Although the content is predominantly about the music, she does edge it with the fashions that the music is so unquestionably interlaced with and brings in elements of popular culture in here and there. A few of the reoccurring themes brought up in the bookare the age old: what should or shouldn’t be considered goth, fashion ‘versus’ music and goth ‘versus’ the mainstream. None of those issues are really resolved within the pages, nor can they be. But as Goths are wont to do – there’s lots of opinions thrown about.
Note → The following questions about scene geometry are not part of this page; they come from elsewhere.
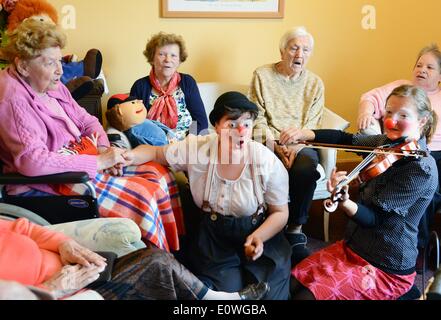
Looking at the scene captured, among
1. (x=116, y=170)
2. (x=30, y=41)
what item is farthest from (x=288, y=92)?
(x=30, y=41)

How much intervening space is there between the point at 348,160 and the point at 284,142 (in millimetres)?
Result: 1460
In fact those very topics will most likely grow into blog posts of their very own sometime in the future, because try as I might, I can’t help but add my voice these ‘great debates’.
The fact that this book looks at the scenes across the globe and how they grew and interacted with one another is another interesting facet, and indeed the one the book is based around. It’s also fairly chronological, although I did get a little dizzy at times as we dashed to and from eras.
I think this book is more for people already in the scene than for those that want to know about it, but it’s a great little memento and I’m quite sure everyone will discover at least one thing (if not many more) that they didn’t already know. For example, the book tells us of the time Robbie Willams was once spotted in the audience of a Mesh gig! Want to know more? Well you’ll just have to buy a copy!